Witchfinders hold sway as old beliefs die hard

When lightning strikes in South Africa someone is to blame, finds Mary Braid. They pay with their lives

A CHILD'S tale led a 500-strong village mob to burn Francina Sebatsana, 75, and Desia Mamafa, 55, to death.

Last month the nine-year-old boy from Wydhoek, an isolated village in the flat, wild bushland of South Africa's Northern Province, told his teacher a secret. Two neighbours, he said, had taught him to lure the living dead down from the mountain by blowing a whistle. The zombies gathered muti (magic) herbs for the women while they danced naked in the moonlight.

A vivid young imagination? Not in South Africa, where the majority, despite the best efforts of the authorities, still believe in witches; and certainly not in Northern Province, its witch-burning capital, where there have been at least 300 witchcraft-related murders since 1990 and there is a thriving trade in human body parts, from the dead and the living, in which the genitals are most prized for muti.

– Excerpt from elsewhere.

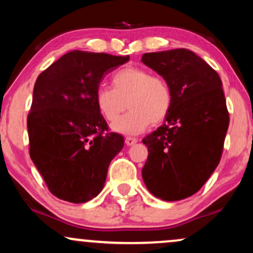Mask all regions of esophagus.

The boy's story spread panic through Wydhoek, and police moved the women to other villages for protection. It did not save them. When the menfolk - all migrant workers - returned from distant mines for Christmas they were told about the witches, who by then were being blamed for a number of sudden and accidental deaths. Teams were dispatched to bring the women home, and a tribal court assembled. Desia and Francina were found guilty of witchcraft and when darkness fell they were stoned, doused with petrol and set alight.

Inspector Lesiba Machoga, of Gilead district police, tells the story in a flat, matter-of-fact tone. He is habituated to such stories: horrific as the Wydhoek murders are, they pale, for example, against the events that followed the death of a Northern Province schoolgirl, Olivia Hiene, struck by lightning in the village of GaMolepo in February 1995.

In the traditional South African belief system, accidents and deaths do not just happen. There is always cause and responsibility. When lightning strikes, someone has harnessed the Lightning Bird (monyana ya tladi) and must be rooted out and eliminated - an unfortunate belief in a province which boasts the highest incidence of lightning strikes in the world. In GaMolepo the villagers paid an inyanga (traditional healer) pounds 200 to "sniff out" the evil in their midst. The bloodletting followed. In a single night seven old women from a neighbouring village were dragged by youths from their beds and burned.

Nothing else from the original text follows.